_What is being asked_. Recast all the lines below as a two-column CSV with the headers input and output, giving one row to each stretch of text along with the answer that follows it. Put each value in a single quoted field, replace line breaks with spaces, and leave the pictures out.

_Data section_.
* begin *

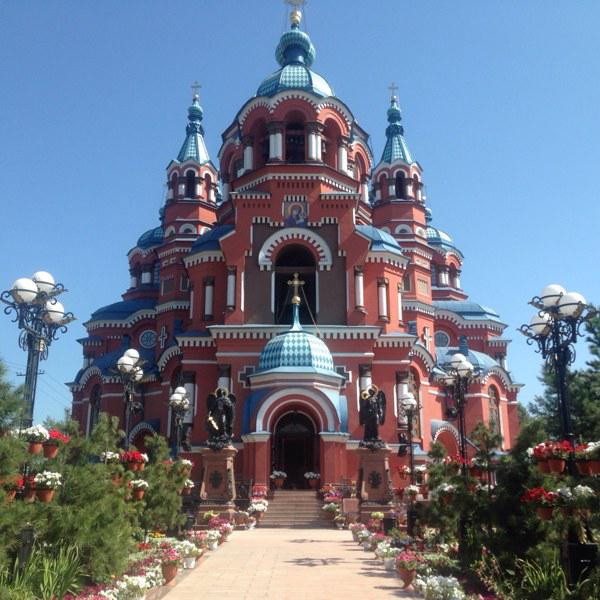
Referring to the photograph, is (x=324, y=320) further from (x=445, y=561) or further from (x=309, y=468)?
(x=445, y=561)

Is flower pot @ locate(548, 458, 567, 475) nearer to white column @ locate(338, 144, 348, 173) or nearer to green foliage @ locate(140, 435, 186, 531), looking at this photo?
green foliage @ locate(140, 435, 186, 531)

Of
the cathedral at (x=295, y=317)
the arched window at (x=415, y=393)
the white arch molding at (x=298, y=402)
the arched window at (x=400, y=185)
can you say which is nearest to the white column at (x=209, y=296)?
the cathedral at (x=295, y=317)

* end *

_Solution_.
input,output
"Referring to the photograph, is (x=324, y=320) further from (x=445, y=561) or further from (x=309, y=468)?","(x=445, y=561)"
"Is flower pot @ locate(548, 458, 567, 475) nearer to white column @ locate(338, 144, 348, 173) or nearer to green foliage @ locate(140, 435, 186, 531), looking at this photo?","green foliage @ locate(140, 435, 186, 531)"
"Of the cathedral at (x=295, y=317) the arched window at (x=415, y=393) the white arch molding at (x=298, y=402) the arched window at (x=400, y=185) can you say which is nearest to the white column at (x=209, y=296)?","the cathedral at (x=295, y=317)"